• _Instructions for the task_: Pictures excluded, please transcribe exactly the lines from the one with "custom-sweat-mop-20-17-hoopsking" through the end of the records below, and nothing more.

[[ Data for this task, beginning ]]

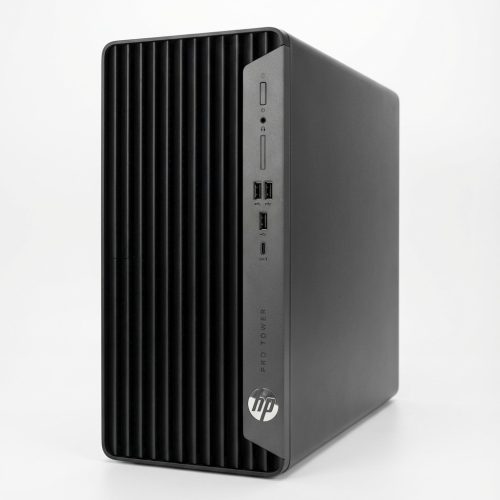 HP Pro Tower 400 G9 i7-13700/32GB/512GB/W11Pro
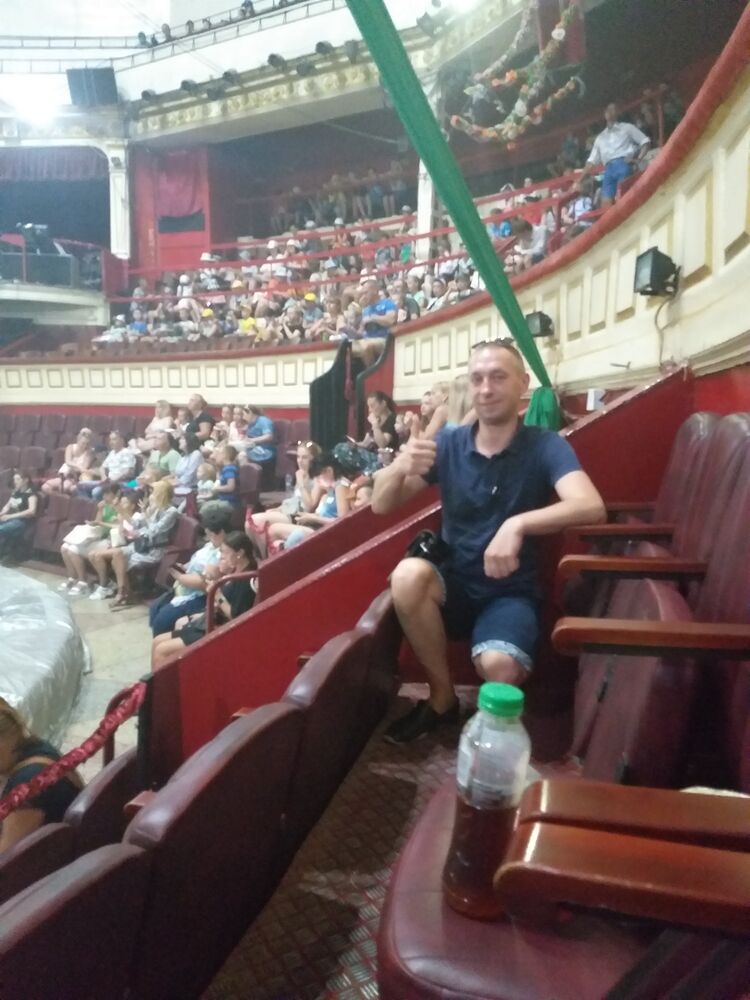  ,   , 40 ,   ,   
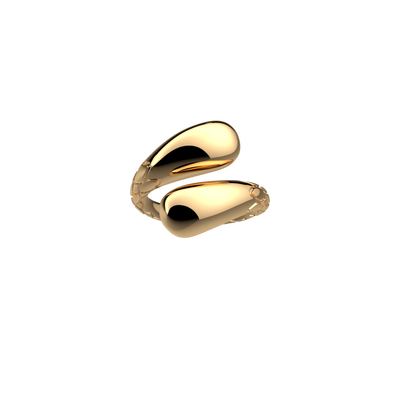 bague-embrun-bague_fine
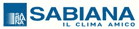 sabiana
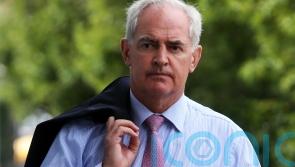 Concern over Catholic ethos &lsquo;too acute&rsquo; for maternity hospital to proceed, Oireachtas hears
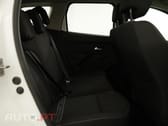 Dacia Duster Duster 1.0 TCe ECO-G Comfort Bi-Fuel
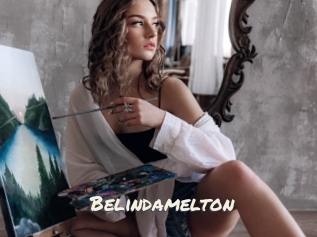 Belindamelton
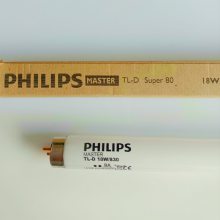 TL83ɫԴTL-D Super 80 18W/830ɫ׼ƹ
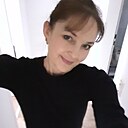 Знакомства: Инга, 54 года, Кёльн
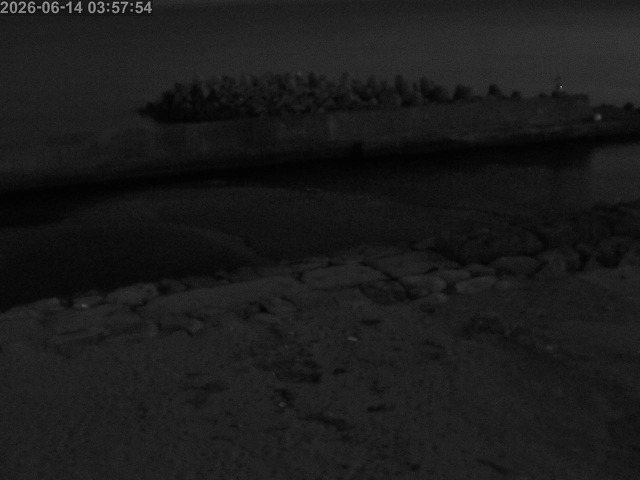 浜村川１2026/06/14 9:50:00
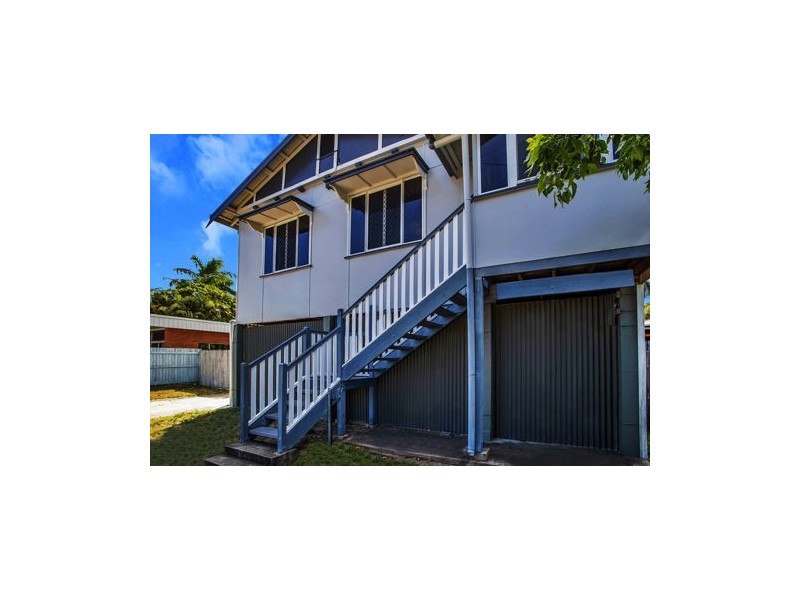 15A Harbour Road, North Mackay QLD 4740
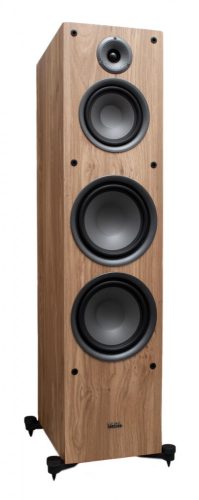 Taga Harmony TAV-807F 5.0 hangfalszett - tölgy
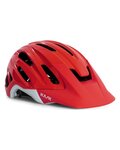 KASK Κράνη - CAIPI WG11 - κόκκινο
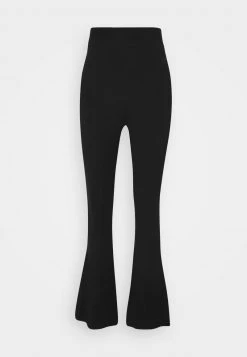 Aktion ✨ Even&Odd Damen Leggings - Hosen - Black 😀 -Even Odd Verkäufe 0f24aaa8360b4bcfbed6bd18d10f4671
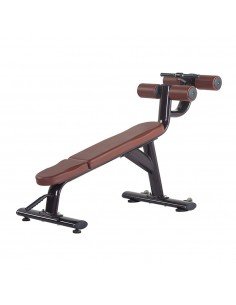 S6 series Скамья для пресса...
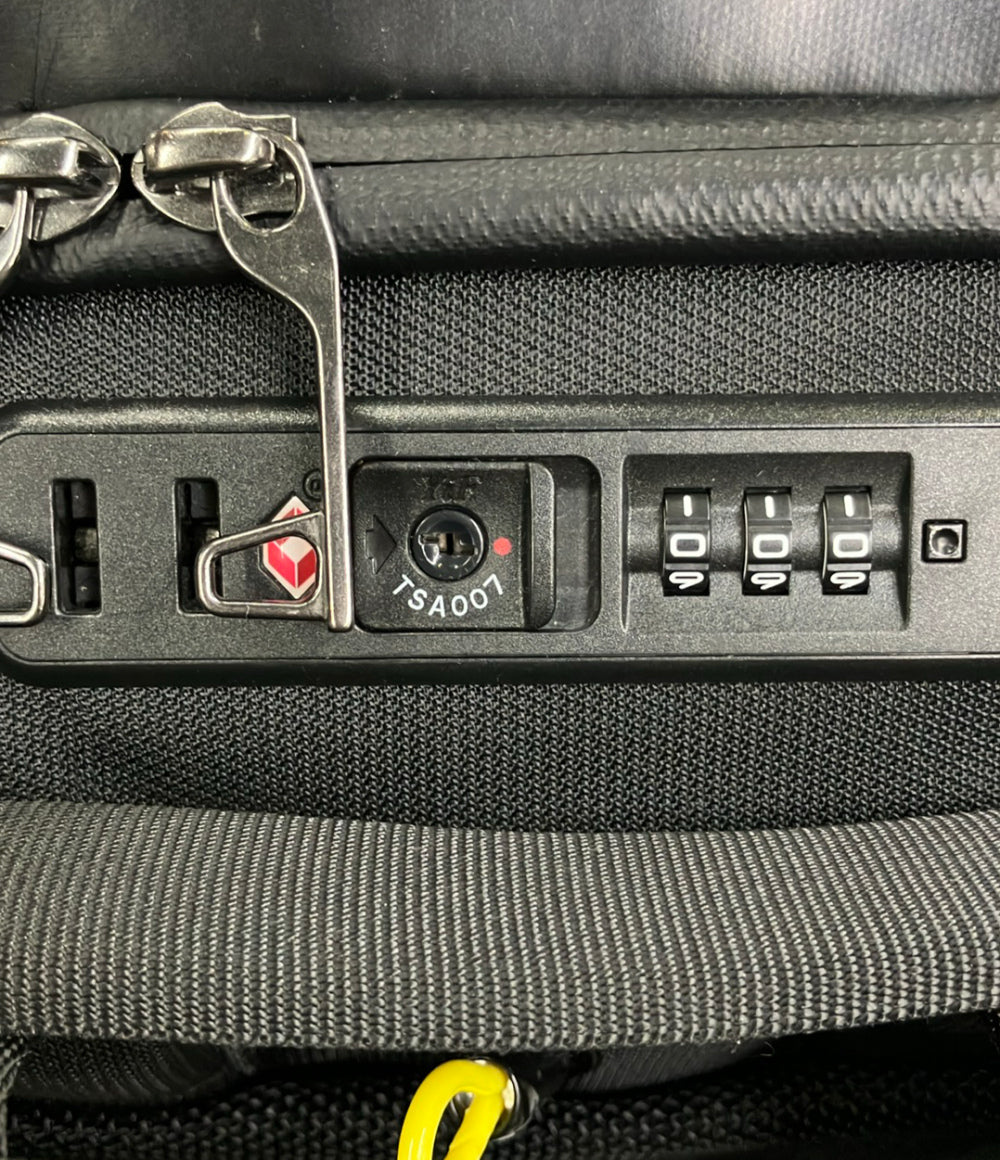 KORIN リュック 23L メンズ コリン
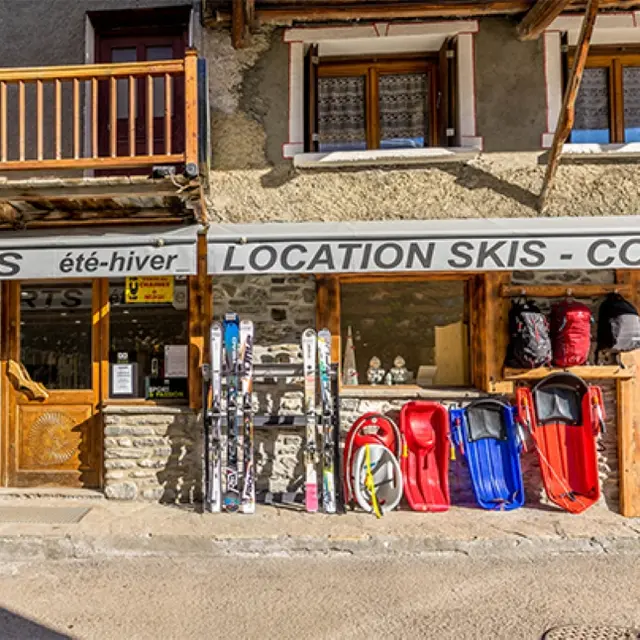 Philip Sports_Saint-Véran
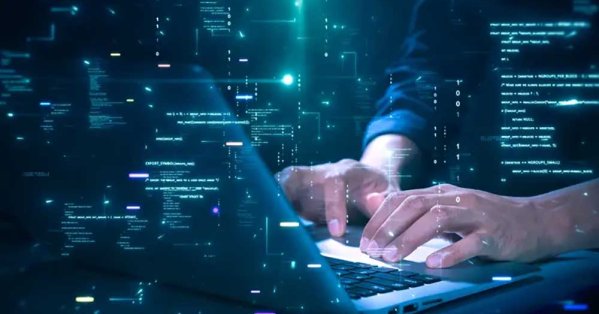 خوارزميات "تيك توك" في قبضة أميركا.. معركة جديدة للسيطرة الرقمية 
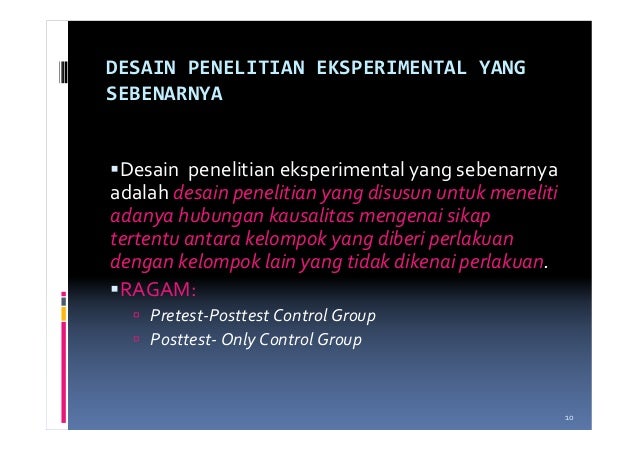 3. desain penelitian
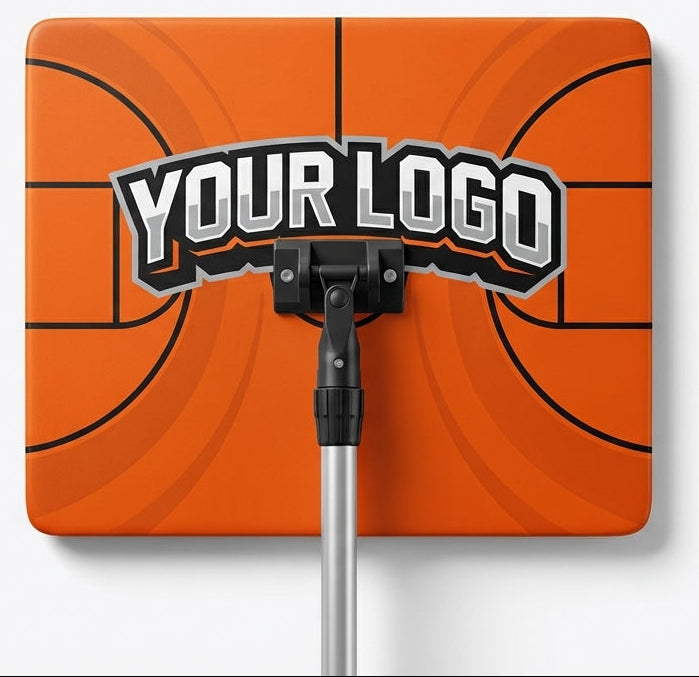 custom-sweat-mop-20-17-hoopsking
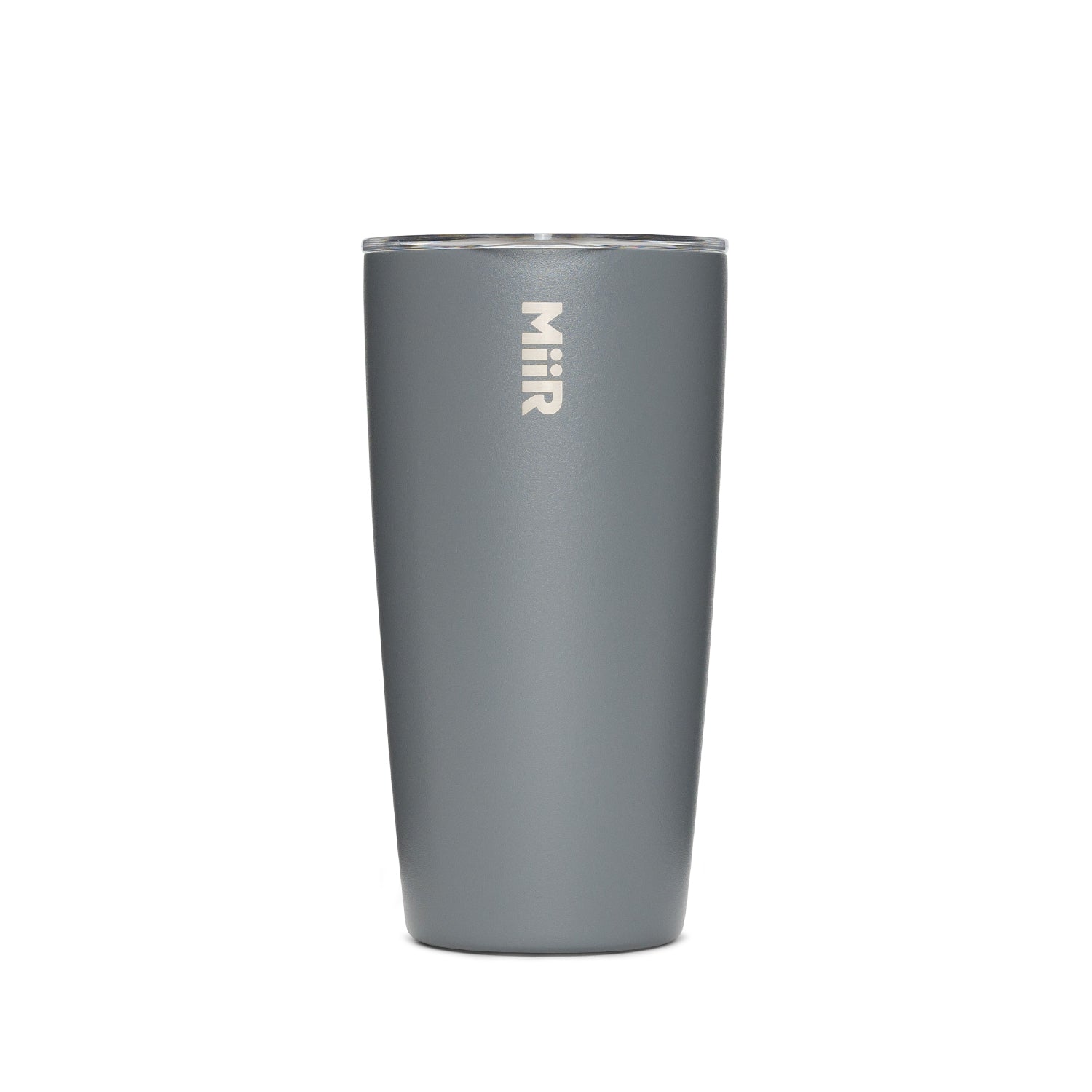 tumbler-x2 Tumbler_16oz_Basal_Studio_402855_0421_Front_SC_N7.jpg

[[ Data for this task, end ]]

• _Answer area_:
 custom-sweat-mop-20-17-hoopsking
 tumbler-x2 Tumbler_16oz_Basal_Studio_402855_0421_Front_SC_N7.jpg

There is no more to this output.